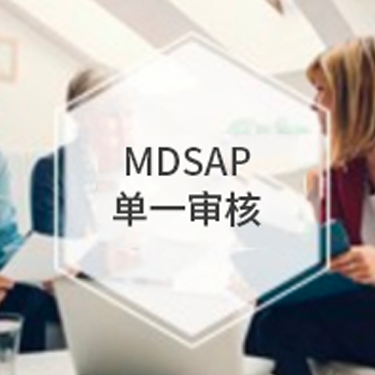 MDSAP医疗器械单一审核方案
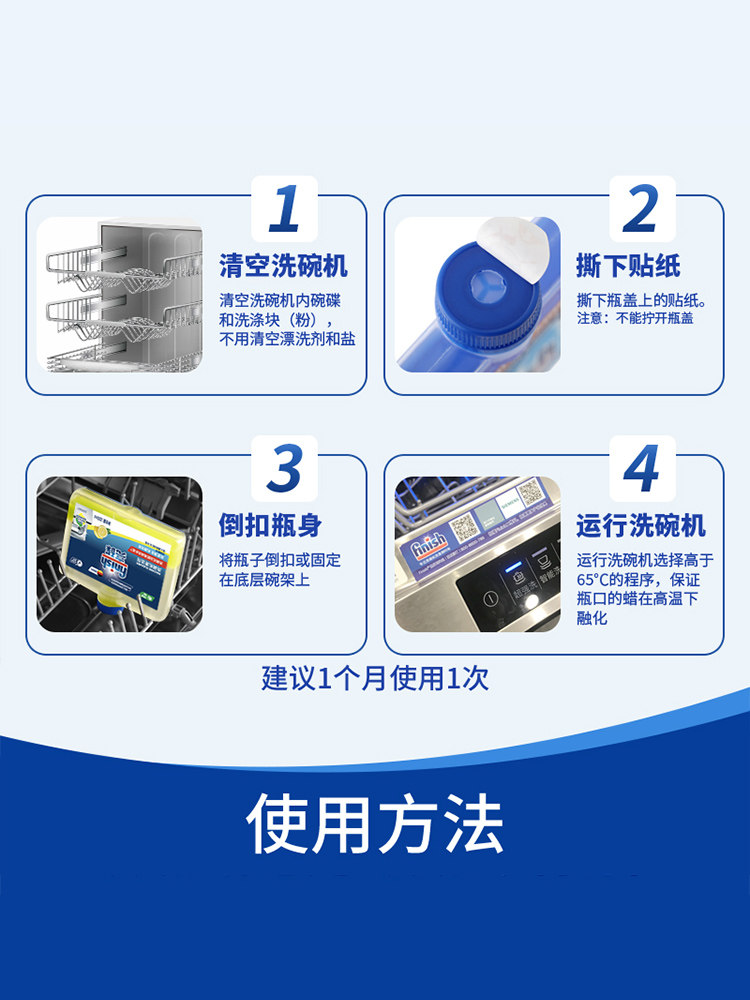 Finish Dishwasher Detergent, Special Cleaning Agent for Dishwashers, Non-Detergent Powder, Dishwashing Beads, Dishwashing Blocks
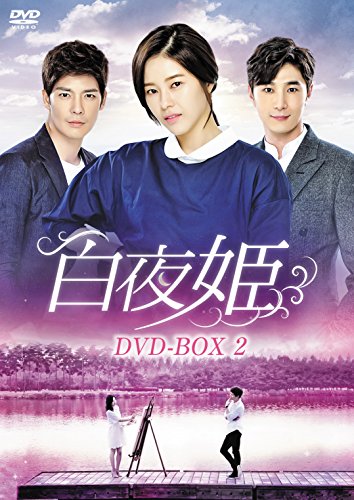ご来店ありがとうございます。昭和・平成のCD、DVD、家電、音響機器など希少な商品も多数そろえています。レコード、楽器の取り扱いはございません。掲載していない商品もお探しいたします。映像商品にはタイトル最後に[DVD]、[Blu-ray]と表記しています。表記ないものはCDとなります。お気軽にメールにてお問い合わせください。白夜姫 DVD-BOX2【メーカー名】NBCユニバーサル・エンターテイメントジャパン【メーカー型番】【ブランド名】Nbcユニバーサル エンターテイメント【商品説明】白夜姫 DVD-BOX2・中古品（ユーズド品）について商品画像はイメージです。中古という特性上、使用に影響ない程度の使用感・経年劣化（傷、汚れなど）がある場合がございます。商品のコンディション、付属品の有無については入荷の度異なります。また、中古品の特性上、ギフトには適しておりません。商品名に『初回』、『限定』、『〇〇付き』等の記載がございましても、特典・付属品・保証等は原則付属しておりません。付属品や消耗品に保証はございません。当店では初期不良に限り、商品到着から7日間は返品を受付けております。注文後の購入者様都合によるキャンセル・返品はお受けしていません。他モールでも併売している商品の為、完売の際は在庫確保できない場合がございます。ご注文からお届けまで1、ご注文⇒ご注文は24時間受け付けております。2、注文確認⇒ご注文後、当店から注文確認メールを送信します。3、在庫確認⇒新品、新古品：3-5日程度でお届け。※中古品は受注後に、再検品、メンテナンス等により、お届けまで3日-10日営業日程度とお考え下さい。米海外倉庫から取り寄せの商品については発送の場合は3週間程度かかる場合がございます。　※離島、北海道、九州、沖縄は遅れる場合がございます。予めご了承下さい。※配送業者、発送方法は選択できません。お電話でのお問合せは少人数で運営の為受け付けておりませんので、メールにてお問合せお願い致します。お客様都合によるご注文後のキャンセル・返品はお受けしておりませんのでご了承下さい。ご来店ありがとうございます。昭和・平成のCD、DVD、家電、音響機器など希少な商品も多数そろえています。レコード、楽器の取り扱いはございません。掲載していない商品もお探しいたします。映像商品にはタイトル最後に[DVD]、[Blu-ray]と表記しています。表記ないものはCDとなります。お気軽にメールにてお問い合わせください。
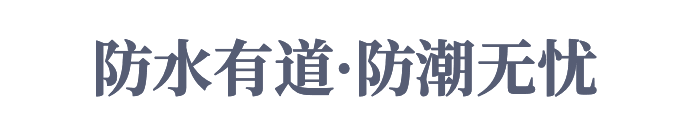 防水有道·防潮无忧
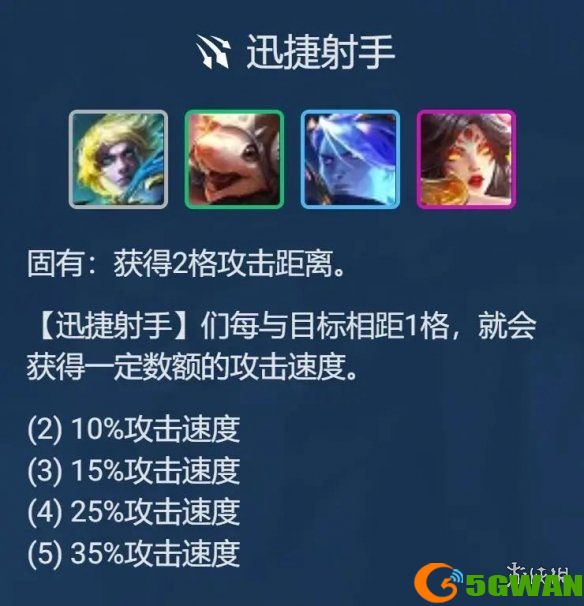 手游巴士5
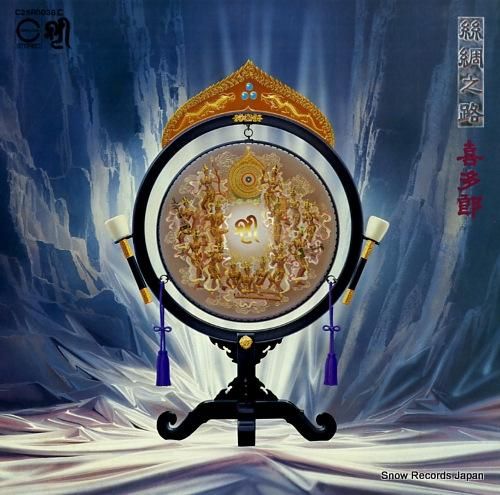 喜多郎 シルクロード C25R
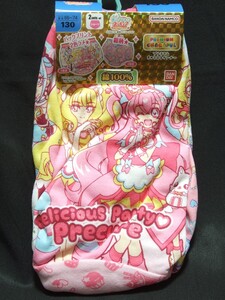 ☆ デリシャスパーティプリキュア ☆ プレミアムきゃらふるインナー ショーツ　2枚組 プレシャス・スパイシー・ヤムヤム・フィナーレ柄 130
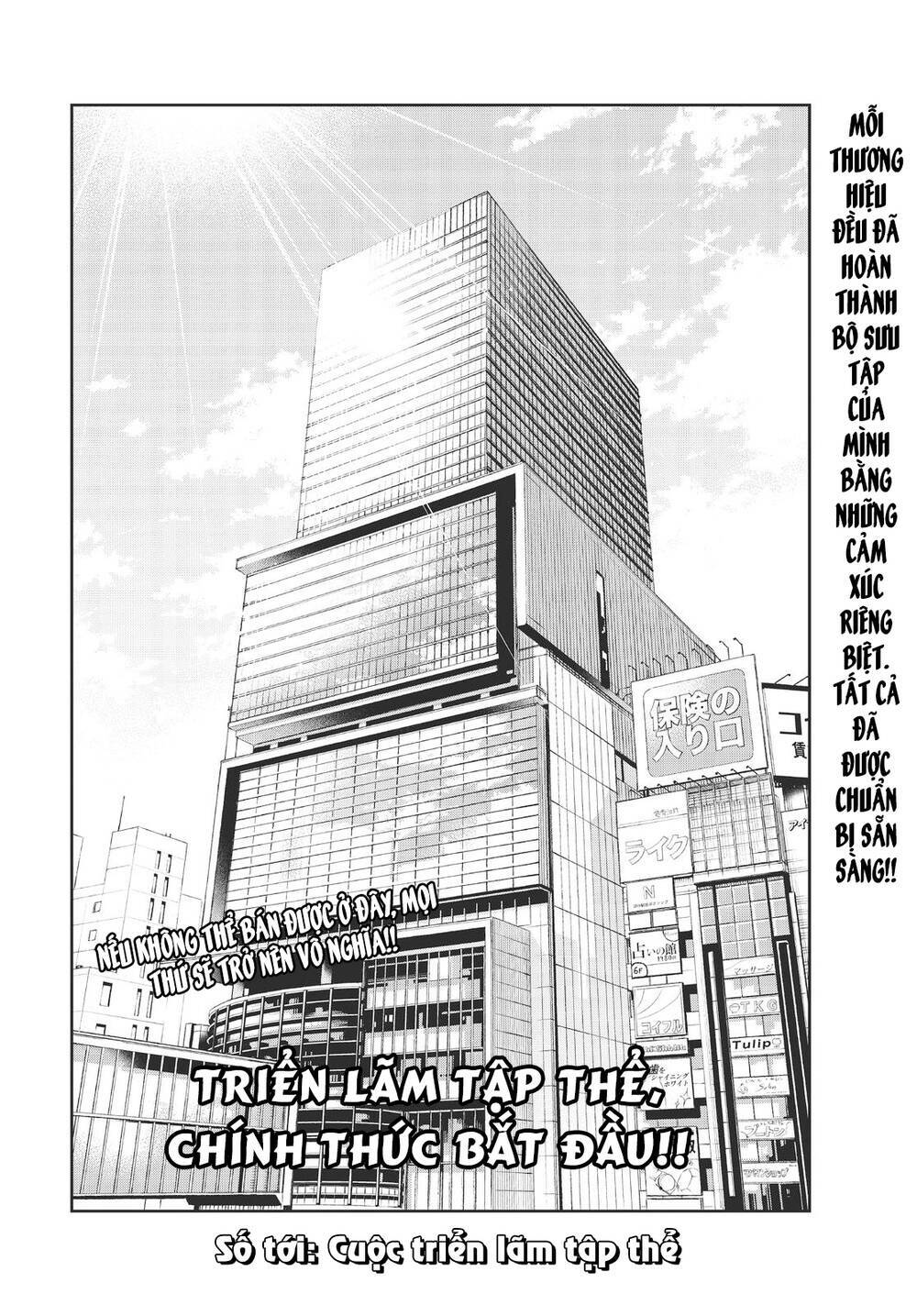 Runway De Waratte: Chapter 144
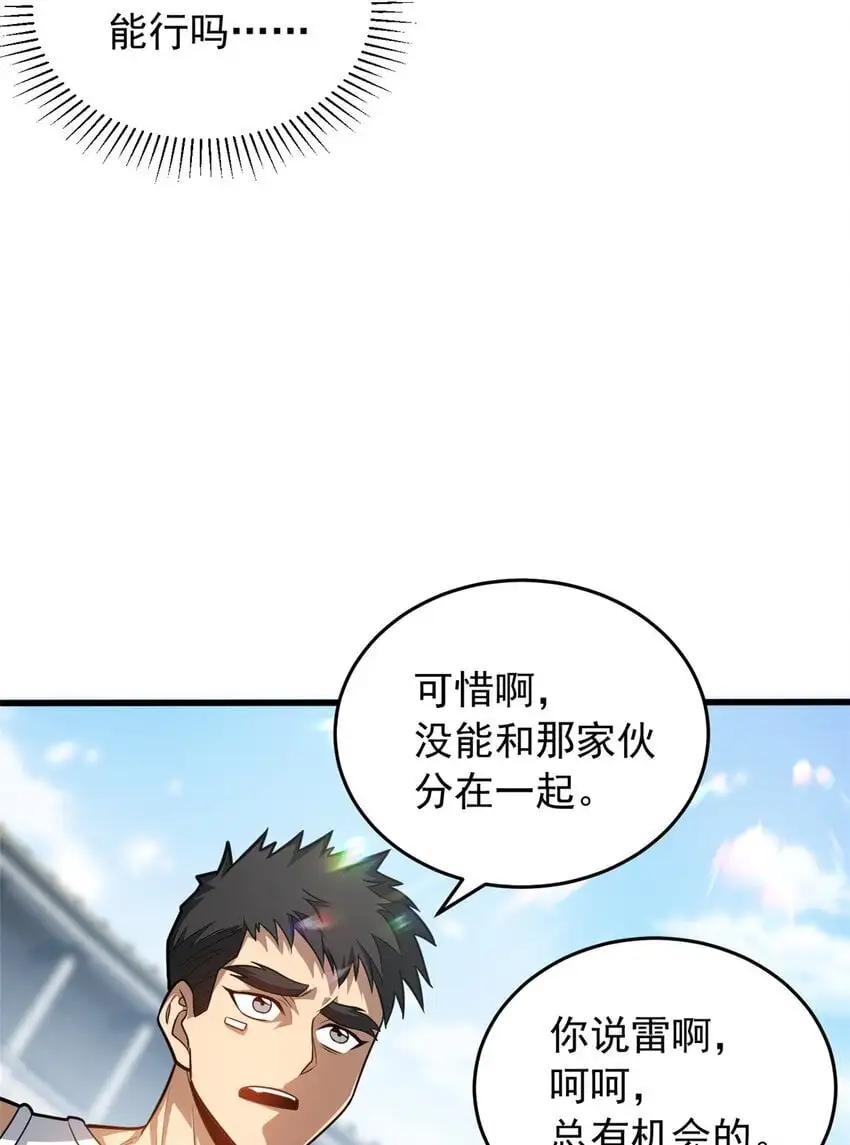066 决赛安排 第11页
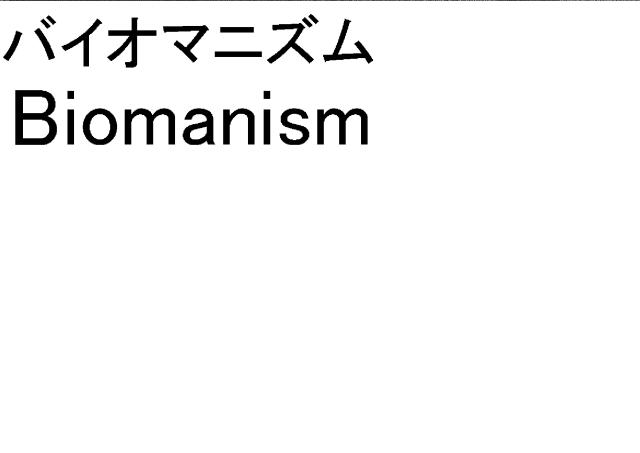 商標登録5576950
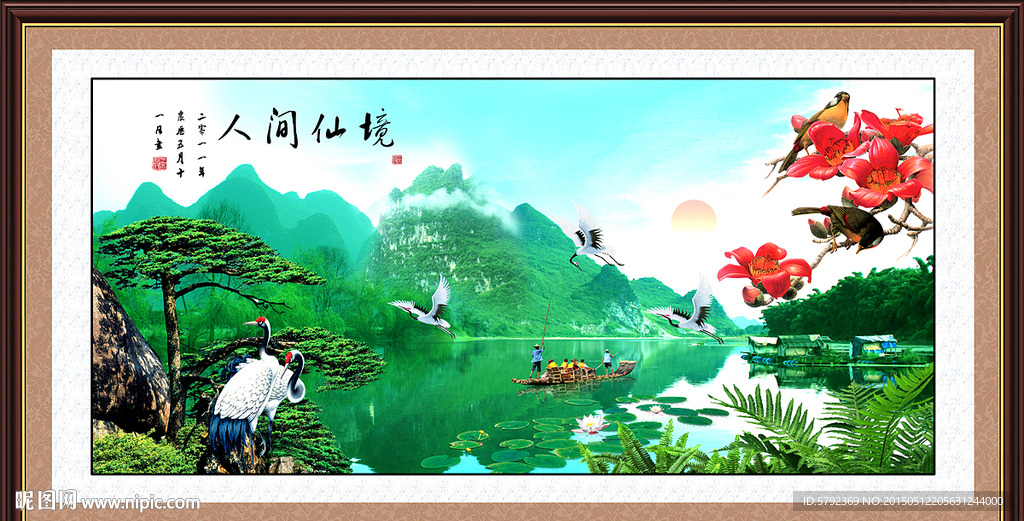 山水风景画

# # #

**Exercise objective**
Starting at the top of the listing above, please restate word for word each line up to and including the one that holds "Finish Dishwasher Detergent, Special", omitting every image.

**Your response**
 MDSAP医疗器械单一审核方案
 Finish Dishwasher Detergent, Special Cleaning Agent for Dishwashers, Non-Detergent Powder, Dishwashing Beads, Dishwashing Blocks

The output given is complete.